At STAR school, capstone projects have shifted from traditional oral presentations to digital videos that students upload online to share with a wider audience; younger students learn to read on solar-powered laptops with the online reading program i-Ready.
In Jamie Paul’s Montessori-style class, kids always have the choice to work on computers during free time. For Paul, although the school is rooted in history, there’s a decidedly “pro-technology” feel. She knows the skills students learn through PBE—social-emotional skills, creativity, empathy—are the ones adults need to succeed in the 21st century workplace, but she also wants to help them build digital fluency.

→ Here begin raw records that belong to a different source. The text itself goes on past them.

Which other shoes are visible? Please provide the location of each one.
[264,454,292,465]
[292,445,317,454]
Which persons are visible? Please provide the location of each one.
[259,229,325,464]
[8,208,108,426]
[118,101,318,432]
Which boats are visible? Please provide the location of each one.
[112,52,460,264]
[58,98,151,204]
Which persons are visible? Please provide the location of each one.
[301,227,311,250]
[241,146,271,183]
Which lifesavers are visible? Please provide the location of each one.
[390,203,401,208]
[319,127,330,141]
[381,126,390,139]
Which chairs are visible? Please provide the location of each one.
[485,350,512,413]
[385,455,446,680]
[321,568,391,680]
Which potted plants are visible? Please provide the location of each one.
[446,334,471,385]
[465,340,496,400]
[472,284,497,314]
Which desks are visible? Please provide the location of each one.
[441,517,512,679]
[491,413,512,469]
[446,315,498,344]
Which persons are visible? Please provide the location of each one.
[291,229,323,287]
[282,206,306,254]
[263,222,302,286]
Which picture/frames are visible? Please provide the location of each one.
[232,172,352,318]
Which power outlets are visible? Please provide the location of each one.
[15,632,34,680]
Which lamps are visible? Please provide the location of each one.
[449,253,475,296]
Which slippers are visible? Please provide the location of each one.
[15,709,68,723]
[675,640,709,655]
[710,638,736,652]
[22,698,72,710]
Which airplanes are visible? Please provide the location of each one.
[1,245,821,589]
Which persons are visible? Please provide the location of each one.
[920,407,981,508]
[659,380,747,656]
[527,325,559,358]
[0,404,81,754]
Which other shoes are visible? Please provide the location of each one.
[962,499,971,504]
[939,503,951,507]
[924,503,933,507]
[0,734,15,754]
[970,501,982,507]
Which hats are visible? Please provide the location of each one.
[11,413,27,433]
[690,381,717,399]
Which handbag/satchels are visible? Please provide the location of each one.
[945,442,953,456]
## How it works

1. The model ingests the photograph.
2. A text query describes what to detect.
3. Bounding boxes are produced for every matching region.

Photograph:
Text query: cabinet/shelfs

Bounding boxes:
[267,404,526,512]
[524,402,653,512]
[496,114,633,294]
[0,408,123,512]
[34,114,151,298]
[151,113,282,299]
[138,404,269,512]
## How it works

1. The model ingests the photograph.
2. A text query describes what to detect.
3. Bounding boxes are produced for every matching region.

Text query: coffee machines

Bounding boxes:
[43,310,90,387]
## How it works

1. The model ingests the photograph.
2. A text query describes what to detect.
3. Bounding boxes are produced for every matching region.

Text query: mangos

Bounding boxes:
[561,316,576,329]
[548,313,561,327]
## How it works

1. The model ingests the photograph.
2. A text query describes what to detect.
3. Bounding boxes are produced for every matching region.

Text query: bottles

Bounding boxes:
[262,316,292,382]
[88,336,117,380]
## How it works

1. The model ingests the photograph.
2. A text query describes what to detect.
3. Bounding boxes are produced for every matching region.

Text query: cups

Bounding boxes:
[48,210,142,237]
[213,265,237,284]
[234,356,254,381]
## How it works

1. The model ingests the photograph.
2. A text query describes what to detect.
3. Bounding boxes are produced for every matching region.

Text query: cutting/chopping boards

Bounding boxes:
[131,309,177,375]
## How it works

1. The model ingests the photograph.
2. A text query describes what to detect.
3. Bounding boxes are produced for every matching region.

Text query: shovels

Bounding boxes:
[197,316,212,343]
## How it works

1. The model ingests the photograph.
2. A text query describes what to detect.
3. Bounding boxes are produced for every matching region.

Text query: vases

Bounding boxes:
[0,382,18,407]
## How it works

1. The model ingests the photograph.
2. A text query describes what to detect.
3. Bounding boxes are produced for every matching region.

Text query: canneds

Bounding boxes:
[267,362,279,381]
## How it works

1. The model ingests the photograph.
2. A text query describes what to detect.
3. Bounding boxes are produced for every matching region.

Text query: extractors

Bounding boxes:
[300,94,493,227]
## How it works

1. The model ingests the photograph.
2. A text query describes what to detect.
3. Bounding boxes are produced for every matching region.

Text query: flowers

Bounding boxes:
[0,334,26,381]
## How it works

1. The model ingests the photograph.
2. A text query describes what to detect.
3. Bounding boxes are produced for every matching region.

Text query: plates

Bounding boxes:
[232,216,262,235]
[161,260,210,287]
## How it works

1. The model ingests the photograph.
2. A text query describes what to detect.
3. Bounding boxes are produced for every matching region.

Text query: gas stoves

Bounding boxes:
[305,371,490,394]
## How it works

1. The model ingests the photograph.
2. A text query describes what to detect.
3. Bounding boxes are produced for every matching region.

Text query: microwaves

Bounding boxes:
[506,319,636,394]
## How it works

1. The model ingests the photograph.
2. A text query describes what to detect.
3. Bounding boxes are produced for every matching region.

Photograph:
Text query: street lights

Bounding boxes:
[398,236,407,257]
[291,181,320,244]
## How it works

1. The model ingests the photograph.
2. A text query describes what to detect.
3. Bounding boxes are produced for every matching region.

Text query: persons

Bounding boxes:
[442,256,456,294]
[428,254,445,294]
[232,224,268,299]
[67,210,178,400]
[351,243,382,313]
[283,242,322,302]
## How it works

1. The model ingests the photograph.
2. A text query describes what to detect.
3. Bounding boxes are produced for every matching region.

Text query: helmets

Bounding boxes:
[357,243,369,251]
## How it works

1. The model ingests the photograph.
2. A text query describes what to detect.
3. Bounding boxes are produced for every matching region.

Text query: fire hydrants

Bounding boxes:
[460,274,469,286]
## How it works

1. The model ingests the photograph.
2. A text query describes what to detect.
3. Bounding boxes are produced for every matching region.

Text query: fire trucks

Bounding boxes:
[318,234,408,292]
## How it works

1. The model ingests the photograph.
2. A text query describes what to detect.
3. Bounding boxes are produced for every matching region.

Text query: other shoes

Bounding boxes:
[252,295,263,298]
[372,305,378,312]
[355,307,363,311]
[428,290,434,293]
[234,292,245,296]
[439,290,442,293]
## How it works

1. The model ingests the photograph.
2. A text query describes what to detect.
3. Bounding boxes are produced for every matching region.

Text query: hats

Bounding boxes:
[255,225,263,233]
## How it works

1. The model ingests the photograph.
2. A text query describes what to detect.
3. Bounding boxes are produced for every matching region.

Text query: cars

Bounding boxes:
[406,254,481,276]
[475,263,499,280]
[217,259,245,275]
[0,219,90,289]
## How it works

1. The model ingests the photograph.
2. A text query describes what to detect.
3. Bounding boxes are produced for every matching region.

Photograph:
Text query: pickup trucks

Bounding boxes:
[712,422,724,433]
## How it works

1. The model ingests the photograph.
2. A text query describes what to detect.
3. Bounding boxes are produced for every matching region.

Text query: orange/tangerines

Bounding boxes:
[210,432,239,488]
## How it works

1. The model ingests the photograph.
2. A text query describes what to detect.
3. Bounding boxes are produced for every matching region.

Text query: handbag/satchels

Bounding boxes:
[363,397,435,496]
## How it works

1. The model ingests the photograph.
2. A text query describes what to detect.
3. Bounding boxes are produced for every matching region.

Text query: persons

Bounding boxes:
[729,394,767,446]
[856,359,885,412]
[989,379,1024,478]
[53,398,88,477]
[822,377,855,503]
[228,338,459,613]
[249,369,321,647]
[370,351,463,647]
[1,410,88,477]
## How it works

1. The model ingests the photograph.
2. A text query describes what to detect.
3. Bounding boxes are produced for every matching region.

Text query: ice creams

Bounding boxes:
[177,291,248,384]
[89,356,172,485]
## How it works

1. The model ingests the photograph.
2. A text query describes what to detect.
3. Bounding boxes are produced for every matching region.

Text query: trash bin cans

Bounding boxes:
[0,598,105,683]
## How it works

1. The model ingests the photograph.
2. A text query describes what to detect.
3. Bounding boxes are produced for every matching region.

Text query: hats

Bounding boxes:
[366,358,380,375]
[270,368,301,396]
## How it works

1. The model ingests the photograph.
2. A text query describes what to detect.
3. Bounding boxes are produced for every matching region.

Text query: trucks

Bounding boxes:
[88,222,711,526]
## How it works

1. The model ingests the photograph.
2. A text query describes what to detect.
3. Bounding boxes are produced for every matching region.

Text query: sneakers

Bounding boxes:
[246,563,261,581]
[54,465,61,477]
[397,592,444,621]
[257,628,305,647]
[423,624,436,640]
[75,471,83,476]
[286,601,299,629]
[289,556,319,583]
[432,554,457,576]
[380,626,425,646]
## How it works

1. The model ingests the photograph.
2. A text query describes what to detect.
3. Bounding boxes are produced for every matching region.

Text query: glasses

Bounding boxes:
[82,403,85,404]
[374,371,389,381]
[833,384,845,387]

Sorensen is similarly optimistic about PBE’s potential to work in harmony with technology. To him, what matters most is the intention. At STAR, he says, "it’s not about the tech itself. It’s about the purpose of it. If you’re using the internet to entertain, it’s not aligned with our values. But if you’re using it in service of people, to help them, technology’s a great thing."
Place-based means any place
For Sorensen, PBE is a model all students can benefit from, whether “urban or rural, Navajo or not.” It’s a point that McClennen, whose job is to help a diverse range of schools adapt PBE curriculums, also stresses.
“No matter where you live, you can still ask, ‘What’s in my community that I can use?’” McClennen explains. "Every school has a unique ecosystem to capitalize on.”
In fact, STAR is just one example of how place-based education is being implemented. Traverse the country, and one will find other urban, rural and suburban examples. Take the Sustainability Academy in Burlington, Vermont, an urban school where students explore their neighborhoods to learn geography and serve food to the homeless grown on the schools’ raised vegetable beds. Or, the independent Journeys School in Jackson, Wyoming, where students head into the Grand Tetons to measure water levels and lead backpacking trips in the mountains.
As long as you have a place, it seems, place-based education can be part of your curriculum, helping engage learners and improve their communities for learners to come.